Where is this evidence you’ve cited for your claims?

Archelaos 3 hours ago | parent | prev | next [-]

This is largely due to the fact that modern Italian is a systematised language that emerged from a literary movement (whose most prominent representative is Alessandro Manzoni) to establish a uniform language for the Italian people. At the time of Italian unification in 1861, only about 2.5% of the population could speak this language.

gbalduzzi 3 hours ago | parent [-]

The language itself was not invented for the purpose: it was the language spoken in Florence, than adopted by the literary movement and than selected as the national language.

It seems like the best tradeoff between information density and understandability actually comes from the deep latin roots of the language

gbalduzzi 3 hours ago | parent | prev | next [-]

I was honestly surprised to find it in the first place, because I assumed English to be at first place given the simpler grammar and the huge dataset available.

I agree with your belief, other languages have either lower density (e.g. German) or lower understandability (e.g.

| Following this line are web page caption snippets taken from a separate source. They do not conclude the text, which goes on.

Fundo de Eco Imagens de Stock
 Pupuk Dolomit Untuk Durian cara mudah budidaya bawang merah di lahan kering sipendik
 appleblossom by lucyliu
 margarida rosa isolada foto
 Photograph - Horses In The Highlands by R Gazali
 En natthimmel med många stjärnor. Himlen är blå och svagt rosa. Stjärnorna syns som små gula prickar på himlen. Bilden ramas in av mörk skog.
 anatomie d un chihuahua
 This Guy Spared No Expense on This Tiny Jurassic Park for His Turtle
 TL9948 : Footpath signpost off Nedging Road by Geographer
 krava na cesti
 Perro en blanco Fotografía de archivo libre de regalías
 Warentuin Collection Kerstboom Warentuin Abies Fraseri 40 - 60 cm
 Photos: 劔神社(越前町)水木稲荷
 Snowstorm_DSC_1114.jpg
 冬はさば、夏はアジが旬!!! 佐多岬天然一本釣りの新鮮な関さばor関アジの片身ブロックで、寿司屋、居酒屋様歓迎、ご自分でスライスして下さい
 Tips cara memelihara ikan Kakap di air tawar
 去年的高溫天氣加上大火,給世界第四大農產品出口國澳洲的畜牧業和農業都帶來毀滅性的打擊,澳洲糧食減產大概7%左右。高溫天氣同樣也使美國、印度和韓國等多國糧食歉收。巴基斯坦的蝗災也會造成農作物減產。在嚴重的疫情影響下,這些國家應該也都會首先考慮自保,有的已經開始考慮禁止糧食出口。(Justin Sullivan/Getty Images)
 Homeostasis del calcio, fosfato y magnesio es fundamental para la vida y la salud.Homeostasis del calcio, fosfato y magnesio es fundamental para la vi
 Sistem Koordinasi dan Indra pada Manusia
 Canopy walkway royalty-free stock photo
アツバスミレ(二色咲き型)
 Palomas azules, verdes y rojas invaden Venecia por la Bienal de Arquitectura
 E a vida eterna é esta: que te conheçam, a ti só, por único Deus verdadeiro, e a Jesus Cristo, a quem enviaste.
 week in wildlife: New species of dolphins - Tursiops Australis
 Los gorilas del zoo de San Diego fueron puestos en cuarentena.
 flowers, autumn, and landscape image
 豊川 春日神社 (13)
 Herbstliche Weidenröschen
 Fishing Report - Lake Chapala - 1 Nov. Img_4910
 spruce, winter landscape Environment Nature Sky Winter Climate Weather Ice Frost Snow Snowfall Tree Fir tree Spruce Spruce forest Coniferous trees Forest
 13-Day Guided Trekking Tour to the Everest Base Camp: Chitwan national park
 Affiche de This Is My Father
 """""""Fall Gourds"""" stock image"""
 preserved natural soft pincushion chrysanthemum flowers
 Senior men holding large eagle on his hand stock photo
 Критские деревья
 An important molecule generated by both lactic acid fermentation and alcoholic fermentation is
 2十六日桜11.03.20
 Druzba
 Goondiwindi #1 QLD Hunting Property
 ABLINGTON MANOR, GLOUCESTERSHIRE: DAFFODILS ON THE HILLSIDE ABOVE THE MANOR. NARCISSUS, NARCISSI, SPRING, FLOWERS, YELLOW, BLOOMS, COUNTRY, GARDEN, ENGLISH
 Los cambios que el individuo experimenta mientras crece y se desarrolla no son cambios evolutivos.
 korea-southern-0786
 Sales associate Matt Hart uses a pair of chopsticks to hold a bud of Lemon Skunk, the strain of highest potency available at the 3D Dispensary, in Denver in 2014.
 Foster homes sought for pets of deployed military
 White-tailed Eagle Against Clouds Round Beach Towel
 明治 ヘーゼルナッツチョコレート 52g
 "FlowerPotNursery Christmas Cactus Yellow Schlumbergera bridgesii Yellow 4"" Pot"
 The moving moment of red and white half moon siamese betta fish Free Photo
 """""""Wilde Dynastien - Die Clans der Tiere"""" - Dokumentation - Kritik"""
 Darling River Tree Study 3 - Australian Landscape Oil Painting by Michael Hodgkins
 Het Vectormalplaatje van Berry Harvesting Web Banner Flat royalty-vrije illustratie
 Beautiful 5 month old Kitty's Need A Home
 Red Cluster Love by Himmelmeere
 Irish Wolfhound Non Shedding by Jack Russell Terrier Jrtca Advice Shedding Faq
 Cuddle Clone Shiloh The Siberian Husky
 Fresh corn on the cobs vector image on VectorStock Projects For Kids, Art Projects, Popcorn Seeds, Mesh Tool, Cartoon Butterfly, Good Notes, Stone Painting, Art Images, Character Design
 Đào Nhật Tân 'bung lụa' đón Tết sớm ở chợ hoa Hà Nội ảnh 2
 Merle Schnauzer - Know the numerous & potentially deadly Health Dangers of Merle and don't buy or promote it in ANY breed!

English)

riffraff 2 hours ago | parent [-]

English has a ton of homophones, way more sounds that differ slightly (long/short vowels), and major pronunciation differences across major "official" languages (think Australia/US/Canada/UK).

Italian has one official italian (two, if you count IT_ch, but difference is minor), doesn't pay much attention to stress and vowel length, and only has a few "confusable" sounds (gl/l, gn/n, double consonants, stuff you get wrong in primary school). Italian dialects would be a disaster tho :)

hackyhacky 2 hours ago | parent | prev | next [-]

> the most phonetically advanced human language

That's interesting. As a linguist, I have to say that Haskell is the most computationally advanced programming language, having the best balance of clear syntax and expressiveness. I am qualified to say this because I once used Haskell to make a web site, and I also tried C++ but I kept on getting errors.

/s obviously.

Tldr: computer scientists feel unjustifiably entitled to make scientific-sounding but meaningless pronouncements on topics outside their field of expertise.

NewsaHackO 3 hours ago | parent | prev | next [-]

The only knowledge I have about how difficult Italian is comes from Inglourious Basterds.

mmooss 2 hours ago | parent | prev [-]

At least some relatively well-known research finds that all languages have similar information density in terms of bits/second (~39 bits/second based on a quick search). Languages do it with different amounts of phonetic sound / syllables / words per bit and per second, but the bps comes out the same.

I don't know how widely accepted that conclusion is, what exceptions there may be, etc.